REMOVING SCRATCHES FROM ACRYLIC CRYSTAL:
This one's easy toothpaste will often work or there is polyWatch see https://www.polywatch.de/en/plastic-polish/
The repair process is very simple.
- Cover up the bezel if its a divers watch or if the scratch is in the centre you probably need not bother.
- Rub the polyWatch or toothpaste in a circular motion with a cloth. Another option is use an old electric toothbrush head.
- You might need to repeat this but the improvement with be quickly apparent.
THE WATCH BELOW IS A 1970s HAMILTON WITH THE SORT OF SEVERE SCRATCHING TO THE ACRYLIC CRYSTAL WE OFTEN SEE
Mineral crystals can be difficult to deal with and replacement can be an easier solution because the cost averages only £20/£25 or $27/$33 but polyWatch for mineral crystals is an option see https://www.polywatch.de/en/glass-polish/ if the scratches are not too bad this often works well.
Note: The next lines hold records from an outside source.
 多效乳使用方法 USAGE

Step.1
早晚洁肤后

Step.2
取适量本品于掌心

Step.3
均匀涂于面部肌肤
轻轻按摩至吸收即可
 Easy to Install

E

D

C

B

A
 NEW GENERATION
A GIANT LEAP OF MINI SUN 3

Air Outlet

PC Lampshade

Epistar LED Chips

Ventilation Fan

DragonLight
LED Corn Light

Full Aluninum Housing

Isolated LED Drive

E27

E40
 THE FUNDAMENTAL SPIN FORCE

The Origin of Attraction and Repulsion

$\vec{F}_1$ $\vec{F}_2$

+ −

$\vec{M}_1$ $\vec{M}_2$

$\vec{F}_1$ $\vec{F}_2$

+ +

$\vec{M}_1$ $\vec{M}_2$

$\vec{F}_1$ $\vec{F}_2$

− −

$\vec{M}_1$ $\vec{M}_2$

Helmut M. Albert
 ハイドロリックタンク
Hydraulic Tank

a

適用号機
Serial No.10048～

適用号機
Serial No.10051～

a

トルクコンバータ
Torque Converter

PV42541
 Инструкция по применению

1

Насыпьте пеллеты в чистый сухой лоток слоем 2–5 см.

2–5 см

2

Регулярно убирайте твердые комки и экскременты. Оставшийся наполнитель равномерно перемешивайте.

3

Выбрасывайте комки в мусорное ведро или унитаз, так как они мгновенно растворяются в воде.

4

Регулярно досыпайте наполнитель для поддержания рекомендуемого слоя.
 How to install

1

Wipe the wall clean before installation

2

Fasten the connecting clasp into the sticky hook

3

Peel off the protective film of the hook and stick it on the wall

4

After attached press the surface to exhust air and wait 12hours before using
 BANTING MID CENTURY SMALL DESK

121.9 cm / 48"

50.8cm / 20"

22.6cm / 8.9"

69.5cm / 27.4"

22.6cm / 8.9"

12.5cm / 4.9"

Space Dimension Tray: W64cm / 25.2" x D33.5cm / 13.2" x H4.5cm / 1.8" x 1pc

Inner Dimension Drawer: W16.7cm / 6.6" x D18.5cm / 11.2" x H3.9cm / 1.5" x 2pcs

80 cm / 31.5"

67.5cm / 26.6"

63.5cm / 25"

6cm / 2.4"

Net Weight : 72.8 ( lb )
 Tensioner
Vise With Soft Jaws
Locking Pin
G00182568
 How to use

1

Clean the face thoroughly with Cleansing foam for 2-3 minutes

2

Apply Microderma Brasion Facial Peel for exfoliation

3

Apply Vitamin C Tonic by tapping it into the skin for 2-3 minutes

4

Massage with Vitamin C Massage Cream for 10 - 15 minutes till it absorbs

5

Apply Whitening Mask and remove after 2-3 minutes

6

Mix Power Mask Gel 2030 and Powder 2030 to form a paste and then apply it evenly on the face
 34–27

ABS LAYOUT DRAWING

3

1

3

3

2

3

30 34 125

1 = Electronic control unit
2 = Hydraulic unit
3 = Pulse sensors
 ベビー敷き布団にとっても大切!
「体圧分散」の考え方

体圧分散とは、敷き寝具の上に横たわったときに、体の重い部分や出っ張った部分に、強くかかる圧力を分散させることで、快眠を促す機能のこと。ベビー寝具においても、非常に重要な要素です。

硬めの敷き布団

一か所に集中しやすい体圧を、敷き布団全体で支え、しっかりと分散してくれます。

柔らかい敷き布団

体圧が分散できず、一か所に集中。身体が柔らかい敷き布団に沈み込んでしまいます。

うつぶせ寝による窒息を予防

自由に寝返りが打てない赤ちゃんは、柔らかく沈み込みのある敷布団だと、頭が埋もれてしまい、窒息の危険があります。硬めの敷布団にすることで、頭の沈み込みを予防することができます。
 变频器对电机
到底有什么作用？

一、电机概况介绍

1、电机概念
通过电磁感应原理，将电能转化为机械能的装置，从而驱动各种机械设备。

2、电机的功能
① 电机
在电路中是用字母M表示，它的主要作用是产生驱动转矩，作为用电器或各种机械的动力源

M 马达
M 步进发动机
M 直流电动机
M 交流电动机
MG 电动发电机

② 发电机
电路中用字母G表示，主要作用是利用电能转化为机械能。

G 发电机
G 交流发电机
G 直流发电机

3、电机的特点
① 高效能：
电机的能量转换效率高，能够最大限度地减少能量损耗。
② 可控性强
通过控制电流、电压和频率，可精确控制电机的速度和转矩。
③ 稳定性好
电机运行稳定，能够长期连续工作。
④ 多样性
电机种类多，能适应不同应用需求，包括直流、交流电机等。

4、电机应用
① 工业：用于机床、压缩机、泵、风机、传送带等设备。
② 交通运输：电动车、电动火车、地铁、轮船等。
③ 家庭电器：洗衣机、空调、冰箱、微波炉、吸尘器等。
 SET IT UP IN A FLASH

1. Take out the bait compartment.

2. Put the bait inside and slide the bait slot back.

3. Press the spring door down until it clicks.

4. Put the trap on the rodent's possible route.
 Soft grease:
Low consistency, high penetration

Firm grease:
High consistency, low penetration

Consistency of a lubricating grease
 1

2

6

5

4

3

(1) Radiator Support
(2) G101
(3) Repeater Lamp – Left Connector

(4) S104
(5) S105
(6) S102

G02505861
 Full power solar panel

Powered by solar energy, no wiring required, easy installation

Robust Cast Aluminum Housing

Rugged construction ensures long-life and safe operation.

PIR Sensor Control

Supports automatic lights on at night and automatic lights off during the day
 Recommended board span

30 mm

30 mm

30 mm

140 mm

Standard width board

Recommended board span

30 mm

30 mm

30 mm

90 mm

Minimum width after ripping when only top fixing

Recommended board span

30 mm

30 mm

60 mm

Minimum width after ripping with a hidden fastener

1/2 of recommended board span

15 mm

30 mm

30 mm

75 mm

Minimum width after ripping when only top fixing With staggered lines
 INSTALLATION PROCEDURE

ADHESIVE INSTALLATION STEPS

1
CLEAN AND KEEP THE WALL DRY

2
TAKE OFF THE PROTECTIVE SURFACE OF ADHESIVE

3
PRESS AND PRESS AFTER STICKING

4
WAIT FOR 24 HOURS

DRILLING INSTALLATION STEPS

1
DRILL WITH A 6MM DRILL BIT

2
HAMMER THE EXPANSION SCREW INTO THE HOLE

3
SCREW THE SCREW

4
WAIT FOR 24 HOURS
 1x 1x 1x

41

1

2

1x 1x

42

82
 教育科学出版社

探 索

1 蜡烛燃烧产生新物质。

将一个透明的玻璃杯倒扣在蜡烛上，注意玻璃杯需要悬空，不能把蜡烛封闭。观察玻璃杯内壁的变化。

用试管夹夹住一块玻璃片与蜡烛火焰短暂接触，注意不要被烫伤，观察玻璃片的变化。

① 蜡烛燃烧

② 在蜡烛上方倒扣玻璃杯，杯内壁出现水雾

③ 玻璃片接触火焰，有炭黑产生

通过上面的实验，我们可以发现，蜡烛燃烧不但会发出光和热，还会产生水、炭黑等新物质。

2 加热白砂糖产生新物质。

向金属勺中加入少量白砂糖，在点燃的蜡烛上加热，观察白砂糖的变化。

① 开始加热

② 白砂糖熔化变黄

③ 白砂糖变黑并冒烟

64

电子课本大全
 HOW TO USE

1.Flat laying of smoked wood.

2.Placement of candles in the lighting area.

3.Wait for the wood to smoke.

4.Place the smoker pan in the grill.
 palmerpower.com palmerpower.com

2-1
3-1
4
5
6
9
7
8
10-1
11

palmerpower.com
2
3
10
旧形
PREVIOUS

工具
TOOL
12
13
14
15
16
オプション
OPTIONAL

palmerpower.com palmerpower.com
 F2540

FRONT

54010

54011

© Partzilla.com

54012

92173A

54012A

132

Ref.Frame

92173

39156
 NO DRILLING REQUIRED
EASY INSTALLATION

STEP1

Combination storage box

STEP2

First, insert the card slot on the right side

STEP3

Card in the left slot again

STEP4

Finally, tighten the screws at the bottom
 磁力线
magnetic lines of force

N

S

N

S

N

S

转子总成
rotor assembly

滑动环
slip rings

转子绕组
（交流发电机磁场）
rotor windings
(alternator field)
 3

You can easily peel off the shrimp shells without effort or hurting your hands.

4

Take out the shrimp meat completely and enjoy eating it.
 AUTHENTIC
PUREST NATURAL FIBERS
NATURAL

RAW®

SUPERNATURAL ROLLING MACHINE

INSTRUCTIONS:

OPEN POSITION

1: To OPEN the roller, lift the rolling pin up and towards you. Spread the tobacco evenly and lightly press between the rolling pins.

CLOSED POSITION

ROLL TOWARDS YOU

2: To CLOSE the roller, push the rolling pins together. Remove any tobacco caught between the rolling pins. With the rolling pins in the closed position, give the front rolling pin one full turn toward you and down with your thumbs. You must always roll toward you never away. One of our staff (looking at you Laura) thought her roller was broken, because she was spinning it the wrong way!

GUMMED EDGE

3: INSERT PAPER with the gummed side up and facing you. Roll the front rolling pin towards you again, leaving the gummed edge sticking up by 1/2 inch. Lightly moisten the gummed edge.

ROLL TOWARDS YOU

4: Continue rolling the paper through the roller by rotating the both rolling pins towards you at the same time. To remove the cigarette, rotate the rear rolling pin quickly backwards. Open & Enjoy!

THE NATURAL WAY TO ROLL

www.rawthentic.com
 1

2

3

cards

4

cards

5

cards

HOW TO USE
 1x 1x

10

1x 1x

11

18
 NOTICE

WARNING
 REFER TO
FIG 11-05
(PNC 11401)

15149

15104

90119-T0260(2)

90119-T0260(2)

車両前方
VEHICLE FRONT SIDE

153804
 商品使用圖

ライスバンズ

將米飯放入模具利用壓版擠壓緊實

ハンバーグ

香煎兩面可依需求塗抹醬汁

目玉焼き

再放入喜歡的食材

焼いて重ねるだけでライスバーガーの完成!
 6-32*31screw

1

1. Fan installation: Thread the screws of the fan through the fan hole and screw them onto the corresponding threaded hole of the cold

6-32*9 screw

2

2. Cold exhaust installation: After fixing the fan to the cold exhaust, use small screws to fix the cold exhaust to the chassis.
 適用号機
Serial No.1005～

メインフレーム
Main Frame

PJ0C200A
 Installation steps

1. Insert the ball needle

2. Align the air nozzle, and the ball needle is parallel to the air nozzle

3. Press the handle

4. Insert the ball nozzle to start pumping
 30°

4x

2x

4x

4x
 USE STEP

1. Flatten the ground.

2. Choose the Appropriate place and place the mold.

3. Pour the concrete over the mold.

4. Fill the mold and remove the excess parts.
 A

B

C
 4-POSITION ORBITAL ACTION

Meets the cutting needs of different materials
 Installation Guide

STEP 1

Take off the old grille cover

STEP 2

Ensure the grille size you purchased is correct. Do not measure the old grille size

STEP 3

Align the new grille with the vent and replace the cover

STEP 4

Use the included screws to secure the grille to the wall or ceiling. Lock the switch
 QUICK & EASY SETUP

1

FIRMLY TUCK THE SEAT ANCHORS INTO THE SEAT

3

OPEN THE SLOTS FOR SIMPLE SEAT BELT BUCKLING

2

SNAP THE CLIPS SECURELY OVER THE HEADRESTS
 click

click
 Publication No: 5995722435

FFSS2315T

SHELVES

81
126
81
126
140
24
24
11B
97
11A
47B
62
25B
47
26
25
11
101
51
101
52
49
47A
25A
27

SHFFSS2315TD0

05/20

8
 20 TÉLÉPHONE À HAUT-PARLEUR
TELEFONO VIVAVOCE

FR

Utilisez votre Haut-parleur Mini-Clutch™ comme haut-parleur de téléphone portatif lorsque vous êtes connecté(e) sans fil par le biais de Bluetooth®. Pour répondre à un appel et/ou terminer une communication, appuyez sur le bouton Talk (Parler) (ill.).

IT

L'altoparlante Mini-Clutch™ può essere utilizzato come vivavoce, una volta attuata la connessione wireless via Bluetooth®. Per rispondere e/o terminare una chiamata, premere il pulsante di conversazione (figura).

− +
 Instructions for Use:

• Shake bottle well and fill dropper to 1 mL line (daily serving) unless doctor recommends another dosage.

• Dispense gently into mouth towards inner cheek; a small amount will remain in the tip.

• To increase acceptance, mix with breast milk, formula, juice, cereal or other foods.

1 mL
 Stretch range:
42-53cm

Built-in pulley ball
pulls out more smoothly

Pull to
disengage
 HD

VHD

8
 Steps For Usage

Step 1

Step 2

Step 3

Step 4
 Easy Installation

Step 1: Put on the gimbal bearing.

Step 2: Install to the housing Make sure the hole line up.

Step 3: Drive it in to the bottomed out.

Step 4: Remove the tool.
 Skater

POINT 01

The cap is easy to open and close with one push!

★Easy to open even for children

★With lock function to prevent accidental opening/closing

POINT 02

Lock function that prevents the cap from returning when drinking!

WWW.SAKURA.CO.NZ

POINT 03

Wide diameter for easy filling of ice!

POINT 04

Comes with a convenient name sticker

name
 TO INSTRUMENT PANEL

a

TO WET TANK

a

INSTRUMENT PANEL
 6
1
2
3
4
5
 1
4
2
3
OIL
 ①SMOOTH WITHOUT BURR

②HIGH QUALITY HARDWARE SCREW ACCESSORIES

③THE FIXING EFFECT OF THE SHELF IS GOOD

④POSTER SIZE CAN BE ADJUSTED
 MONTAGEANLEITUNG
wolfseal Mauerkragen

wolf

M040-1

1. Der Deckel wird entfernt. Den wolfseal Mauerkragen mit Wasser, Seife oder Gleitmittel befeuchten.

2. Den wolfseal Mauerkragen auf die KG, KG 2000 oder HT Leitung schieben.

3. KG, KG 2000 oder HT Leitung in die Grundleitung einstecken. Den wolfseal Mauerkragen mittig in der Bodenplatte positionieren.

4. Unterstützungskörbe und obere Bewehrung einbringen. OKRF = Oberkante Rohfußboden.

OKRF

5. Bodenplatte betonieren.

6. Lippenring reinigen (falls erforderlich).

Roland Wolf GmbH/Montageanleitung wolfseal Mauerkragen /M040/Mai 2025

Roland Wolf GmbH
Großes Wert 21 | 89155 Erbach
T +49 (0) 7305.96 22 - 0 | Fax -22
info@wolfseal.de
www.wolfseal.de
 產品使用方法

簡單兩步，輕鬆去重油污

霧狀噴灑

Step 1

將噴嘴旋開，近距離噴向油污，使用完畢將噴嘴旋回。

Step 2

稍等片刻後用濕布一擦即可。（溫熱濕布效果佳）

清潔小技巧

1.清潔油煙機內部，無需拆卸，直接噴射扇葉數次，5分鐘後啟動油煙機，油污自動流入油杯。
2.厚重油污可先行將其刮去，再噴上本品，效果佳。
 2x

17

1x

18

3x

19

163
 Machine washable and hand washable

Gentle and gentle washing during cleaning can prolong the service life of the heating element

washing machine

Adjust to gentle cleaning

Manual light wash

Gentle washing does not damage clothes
Sapphire crystals are incredibly hard at 9 out of 10 on the Mohs mineral hardness scale, they are hard to scratch and diamonds are the only thing that scratches them easily. They are costly compared to mineral crystals but a lot of higher end manufacturers are moving towards these because it reduces the burden on their service centre to replace crystals. Although shattered crystals are not covered by warranty they tend to amount to around 50%-60% of service work and are very time consuming.
If you scratch a sapphire crystal there is a solution which often works see https://moldpolishing.engis.com/polishing-sapphire-crystal-case-study.html
We spoke to our watchmaker here at TSC who said he recommends 0.25 micron and 3 micron diamond polishing compound, we saw a set of 1, 3 and 6 micron pastes on Amazon for £20 its quite an arduous job on sapphire but if you have a suitable power tool and a small buff that will take most of the work out of it alternatively use an old electric toothbrush head.